* _Complete the following_:
1 – In the article on Hardy Fox, what position did Fox hold at the Cryptic Corporation?
2 – Decide whether each statement agrees with the article on Hardy Fox, answering yes or no and quoting the words of the article that settle it: (a) The writer interviewed Fox by Skype. (b) The writer asked Fox outright whether he belonged to the Residents. (c) Fox moved to San Francisco before going to college.

* _Excerpt_:
Hardy Fox, 1945-2018 (via hardyfox.com)
Almost nine years ago, I was interviewing Hardy Fox, the president of the Cryptic Corporation, by Skype. He was telling me about hopes the Residents had expressed over the years for advances in stage technology: touring holographic productions that would fit on a disk, music that would cause everyone in the audience to have a simultaneous orgasm. And then he said the most surprising thing anyone’s said to me during an interview:
Actually, they always wanted to have an album, like a gatefold album that when you opened it, it was just a hole—and it would give you instant vertigo, like you would be terrified to open it because you could fall into it and get lost.
Like a bottomless pit—inside the record? Is that what you’re talking about, Hardy?
Exactly. It opens up—it would just terrify you because it would just be so empty.
I strongly suspected Hardy had more to do with the Residents than he let on, but I was too much a fan of the band to have any interest in unmasking its members, which would not only spoil the mystery, but unmask me as a discourteous jerk. Invading the privacy of the coolest people in the world doesn’t make you a brilliant sleuth; it makes you an asshole. Who wants to be the guy staking out Thomas Pynchon’s apartment with a telephoto lens? So I didn’t bring it up, nor did I have to, considering how he ended our conversation:
Actually, I feel honored that someone of your youth seems to have as much knowledge and information about things that I have spent my life working on, and so that somewhat honors me that it wasn’t just working out into the void that’s inside that album cover, waiting.
I supposed he could have been talking about all the marketing work he’d done for the Residents, but it sure didn’t sound that way.
Hardy’s former role in the Residents has been hiding in plain sight for some time now on the home page of his website. It’s right there in the first paragraph of his bio:
Hardy Fox grew up in Texas. After college he moved to San Francisco reveling in the free love days of 1967-68. He co-founded the much loved cult band, the Residents, where he was primary composer.

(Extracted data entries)
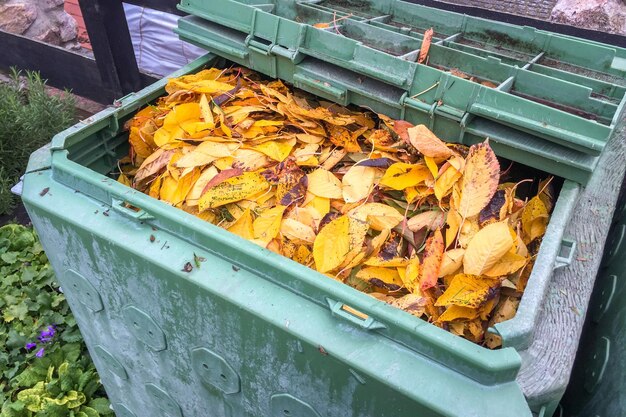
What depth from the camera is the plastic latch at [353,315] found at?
42.0 inches

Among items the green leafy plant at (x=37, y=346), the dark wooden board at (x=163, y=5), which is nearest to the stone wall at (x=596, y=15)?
the dark wooden board at (x=163, y=5)

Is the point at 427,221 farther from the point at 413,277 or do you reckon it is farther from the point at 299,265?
the point at 299,265

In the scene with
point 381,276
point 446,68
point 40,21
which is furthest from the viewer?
point 40,21

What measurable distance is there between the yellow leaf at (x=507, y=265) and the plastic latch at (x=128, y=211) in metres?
0.88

* _Results in order_:
1 – He was its president.

2 –
(a) Yes: "I was interviewing Hardy Fox, the president of the Cryptic Corporation, by Skype."
(b) No: "So I didn’t bring it up, nor did I have to"
(c) No: "After college he moved to San Francisco"